Download or read book Spacesuit written by Nicholas De Monchaux and published by MIT Press. This book was released on 2011-03-18 with total page 379 pages. Available in PDF, EPUB and Kindle. Book excerpt: How the twenty-one-layer Apollo spacesuit, made by Playtex, was a triumph of intimacy over engineering.

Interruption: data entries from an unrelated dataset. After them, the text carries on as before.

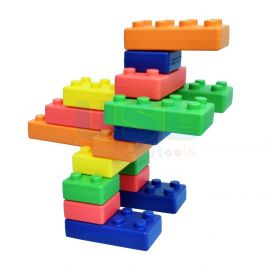 Happy Building Block (30pcs)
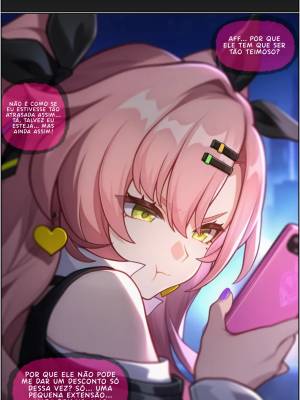 Nicole Demara Prostitution Hentai pt-br 03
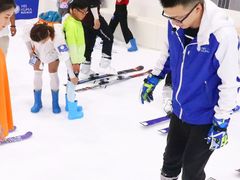 -Mr·Kuma酷么先生雪之乐园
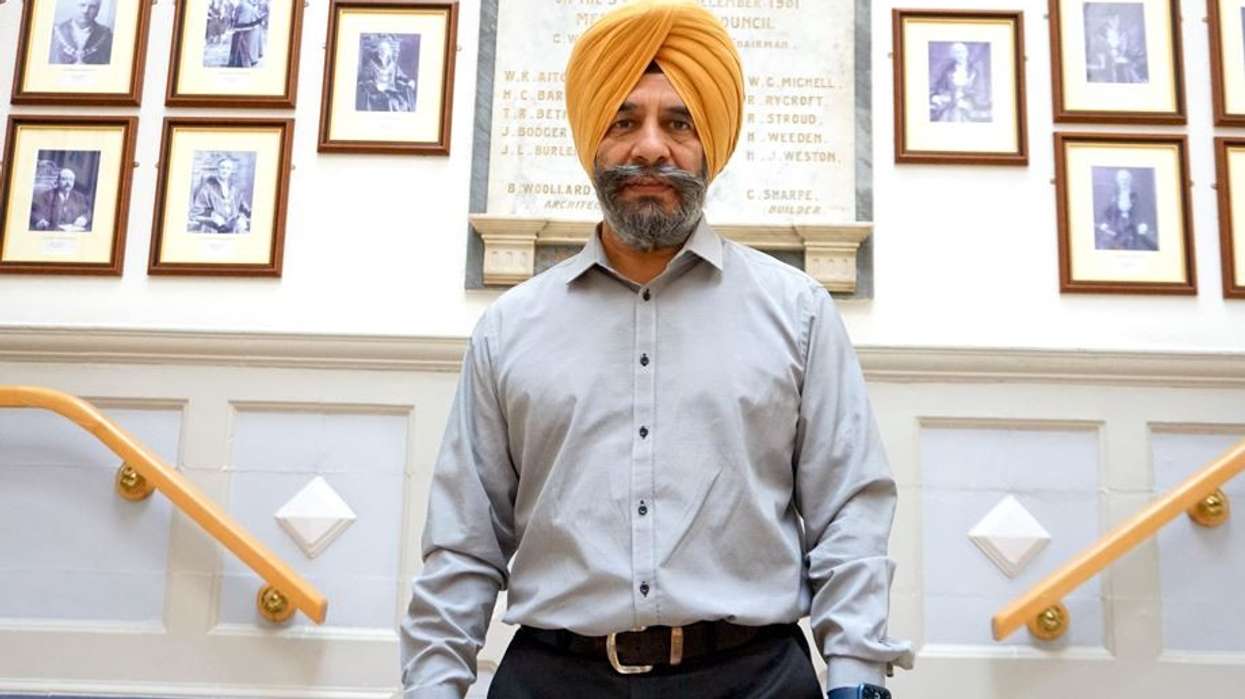 Redbridge Council leader Jas Athwal becomes Labour’s new candidate for Ilford South as standing MP loses reselection battle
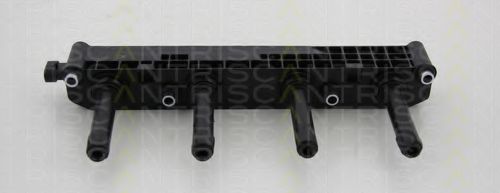 8860 80003 TRISCAN Ignition Coil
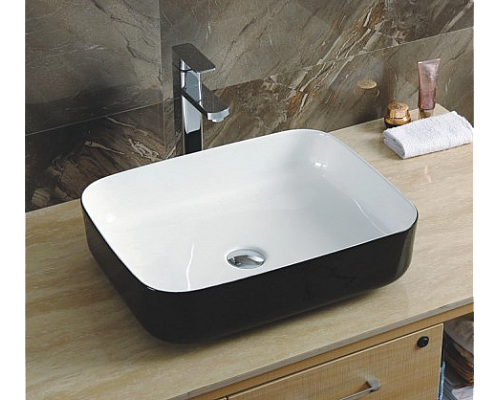 Керамическая раковина Gid Nc366 52205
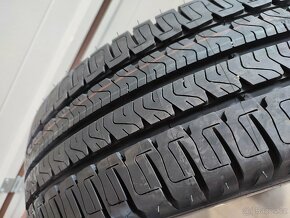 nové pneu Michelin Agilis 225/75r16 CP. - 3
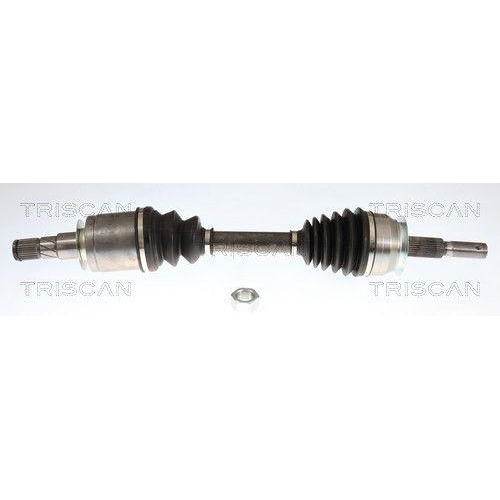 TRISCAN 8540 14608 Antriebswelle f&uuml;r NISSAN, Vorderachse links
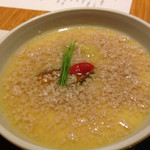 さい賀 - 南京茶碗蒸し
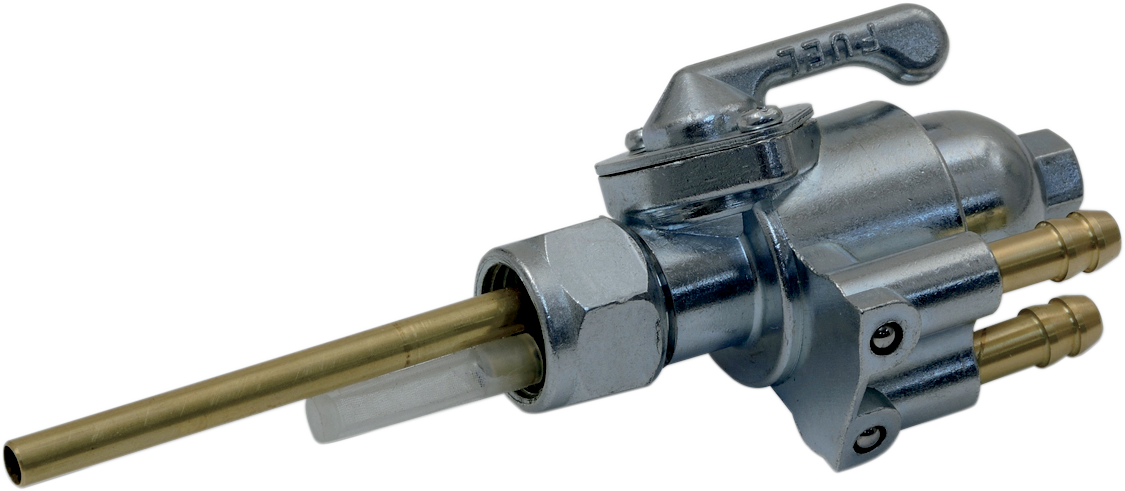 Fuel Petcock - Honda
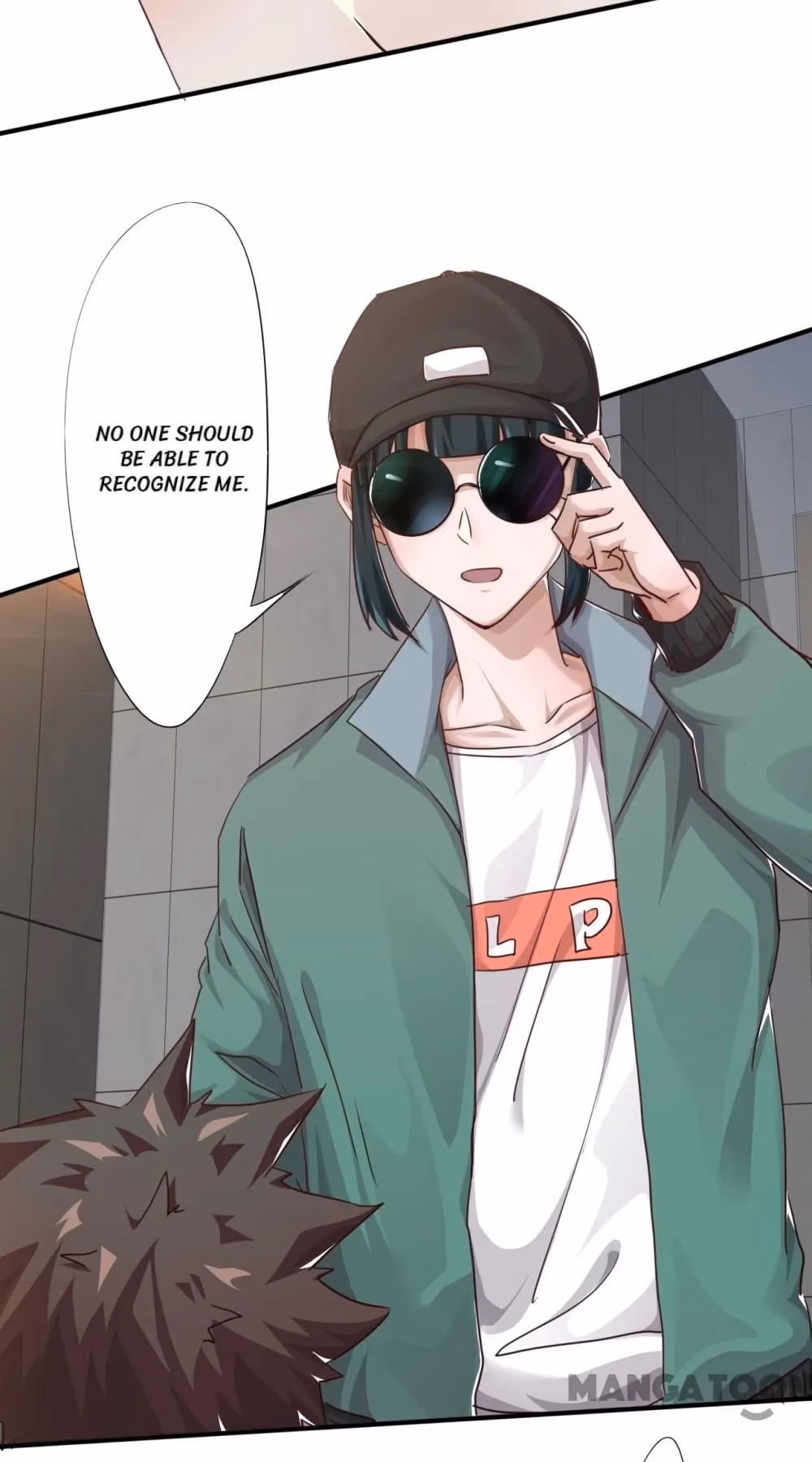 Hick Is King Chapter 220 page 2 -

When Neil Armstrong and Buzz Aldrin stepped onto the lunar surface in July of 1969, they wore spacesuits made by Playtex: twenty-one layers of fabric, each with a distinct yet interrelated function, custom-sewn for them by seamstresses whose usual work was fashioning bras and girdles. This book is the story of that spacesuit. It is a story of the triumph over the military-industrial complex by the International Latex Corporation, best known by its consumer brand of "Playtex"—a victory of elegant softness over engineered hardness, of adaptation over cybernetics. Playtex's spacesuit went up against hard armor-like spacesuits designed by military contractors and favored by NASA's engineers. It was only when those attempts failed—when traditional engineering firms could not integrate the body into mission requirements—that Playtex, with its intimate expertise, got the job. In Spacesuit, Nicholas de Monchaux tells the story of the twenty-one-layer spacesuit in twenty-one chapters addressing twenty-one topics relevant to the suit, the body, and the technology of the twentieth century. He touches, among other things, on eighteenth-century androids, Christian Dior's New Look, Atlas missiles, cybernetics and cyborgs, latex, JFK's carefully cultivated image, the CBS lunar broadcast soundstage, NASA's Mission Control, and the applications of Apollo-style engineering to city planning. The twenty-one-layer spacesuit, de Monchaux argues, offers an object lesson. It tells us about redundancy and interdependence and about the distinctions between natural and man-made complexity; it teaches us to know the virtues of adaptation and to see the future as a set of possibilities rather than a scripted scenario.